== Your instructions ==
Give back the entries exactly as they read, leaving each image out.

Stored data
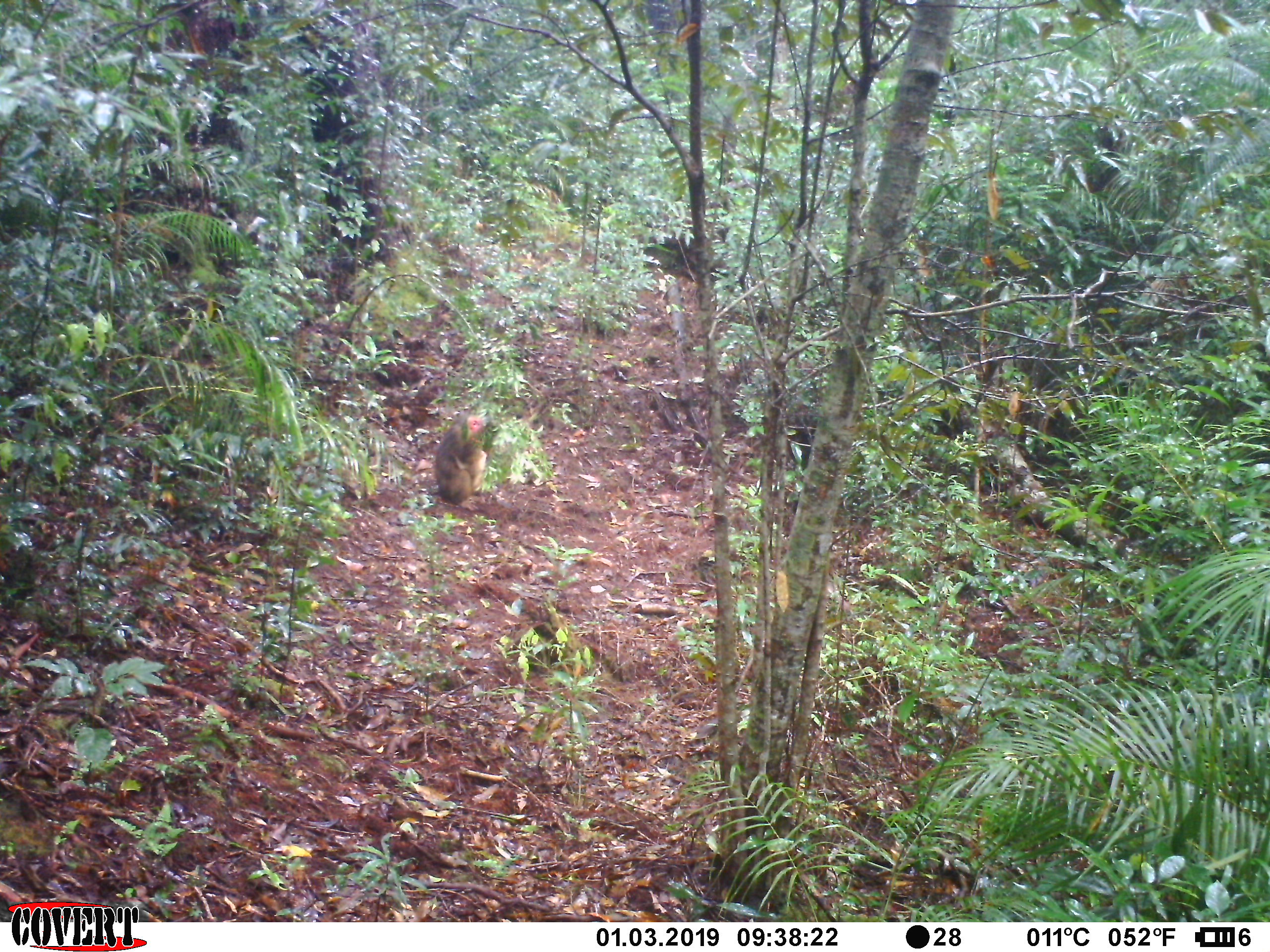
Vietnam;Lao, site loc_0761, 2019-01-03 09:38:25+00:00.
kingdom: Animalia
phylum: Chordata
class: Mammalia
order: Primates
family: Cercopithecidae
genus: Macaca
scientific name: Macaca arctoides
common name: stump-tailed macaque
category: stump tailed macaque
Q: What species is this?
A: Stump tailed macaque (stump-tailed macaque) (Macaca arctoides).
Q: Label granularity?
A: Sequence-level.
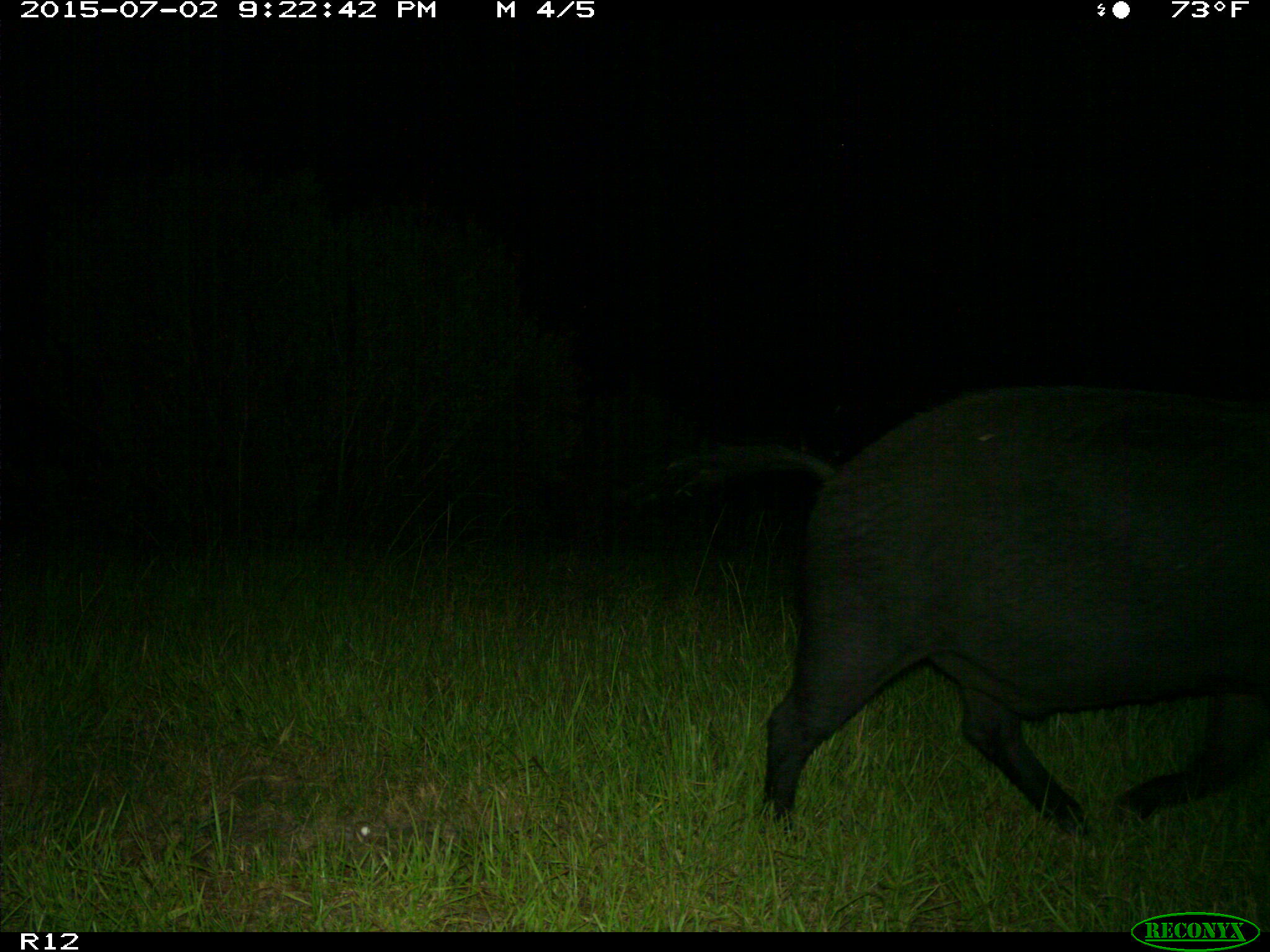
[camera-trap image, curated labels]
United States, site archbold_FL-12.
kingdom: Animalia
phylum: Chordata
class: Mammalia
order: Artiodactyla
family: Suidae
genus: Sus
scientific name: Sus scrofa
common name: wild boar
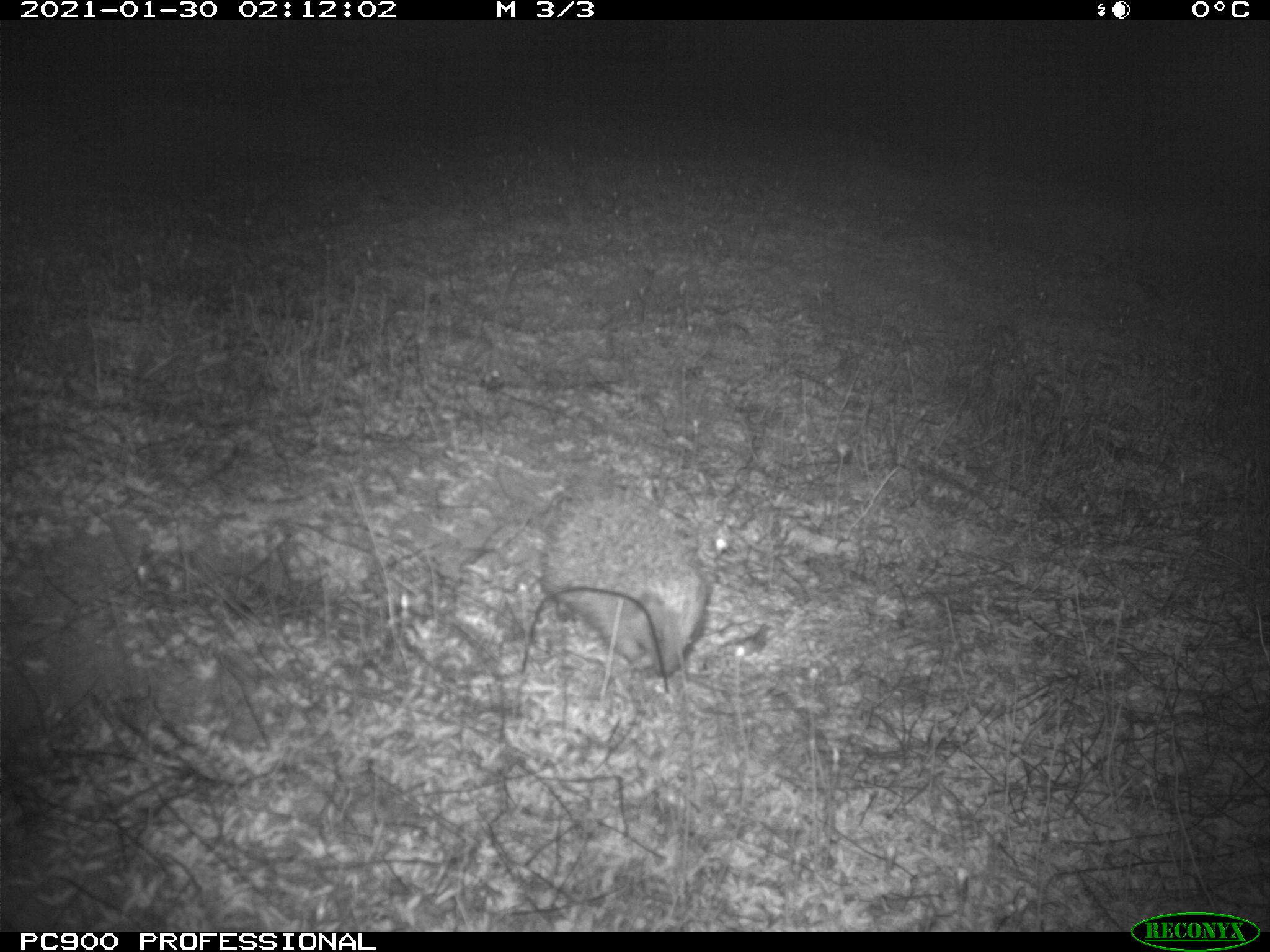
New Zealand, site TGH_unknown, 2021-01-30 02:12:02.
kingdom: Animalia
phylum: Chordata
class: Mammalia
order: Eulipotyphla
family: Erinaceidae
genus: Erinaceus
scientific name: Erinaceus europaeus europaeus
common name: european hedgehog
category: hedgehog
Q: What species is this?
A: Hedgehog (european hedgehog) (Erinaceus europaeus europaeus).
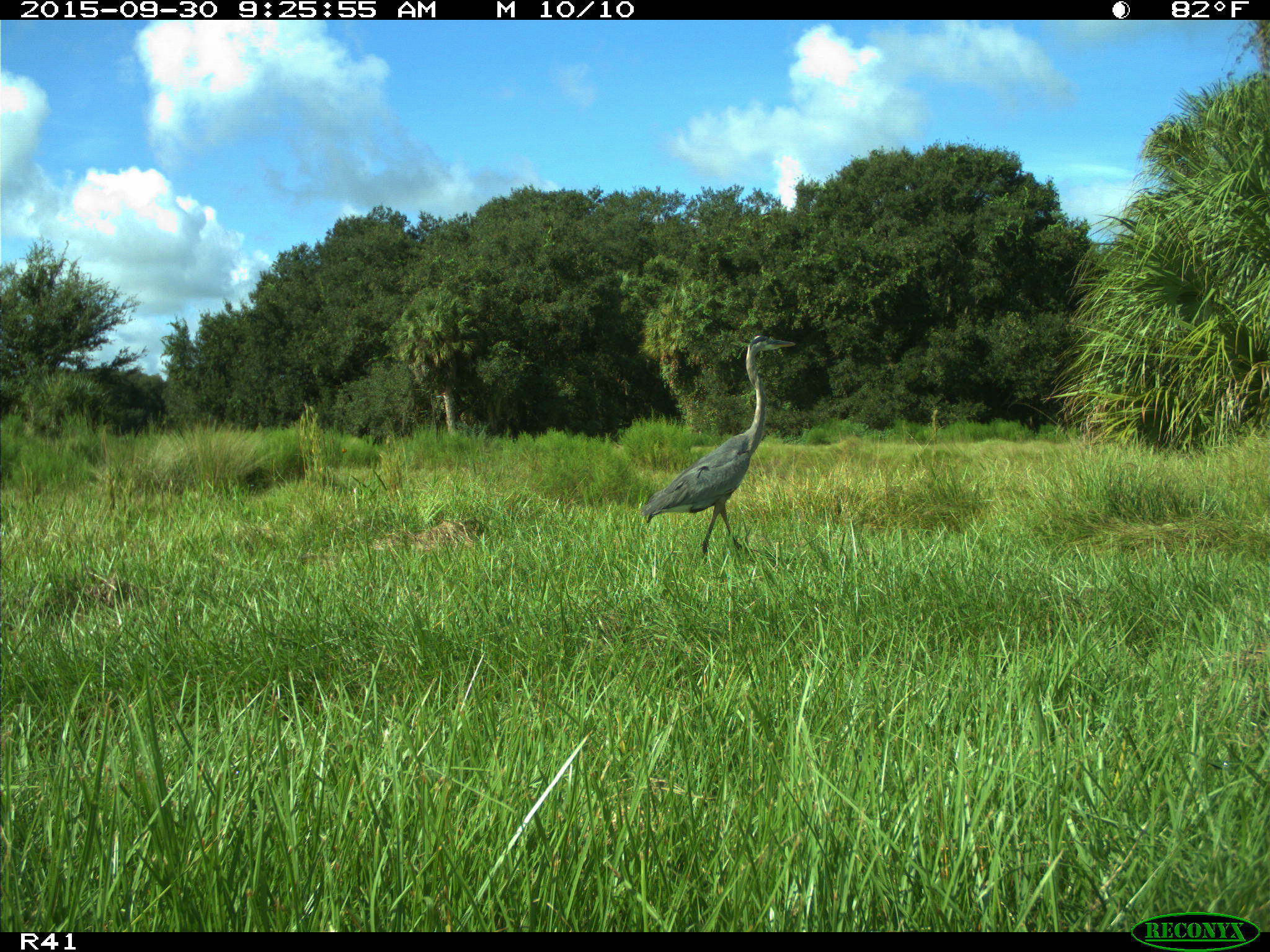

== Written answer ==
Vietnam;Lao, site loc_0761, 2019-01-03 09:38:25+00:00.
kingdom: Animalia
phylum: Chordata
class: Mammalia
order: Primates
family: Cercopithecidae
genus: Macaca
scientific name: Macaca arctoides
common name: stump-tailed macaque
category: stump tailed macaque
Q: What species is this?
A: Stump tailed macaque (stump-tailed macaque) (Macaca arctoides).
Q: Label granularity?
A: Sequence-level.
[camera-trap image, curated labels]
United States, site archbold_FL-12.
kingdom: Animalia
phylum: Chordata
class: Mammalia
order: Artiodactyla
family: Suidae
genus: Sus
scientific name: Sus scrofa
common name: wild boar
New Zealand, site TGH_unknown, 2021-01-30 02:12:02.
kingdom: Animalia
phylum: Chordata
class: Mammalia
order: Eulipotyphla
family: Erinaceidae
genus: Erinaceus
scientific name: Erinaceus europaeus europaeus
common name: european hedgehog
category: hedgehog
Q: What species is this?
A: Hedgehog (european hedgehog) (Erinaceus europaeus europaeus).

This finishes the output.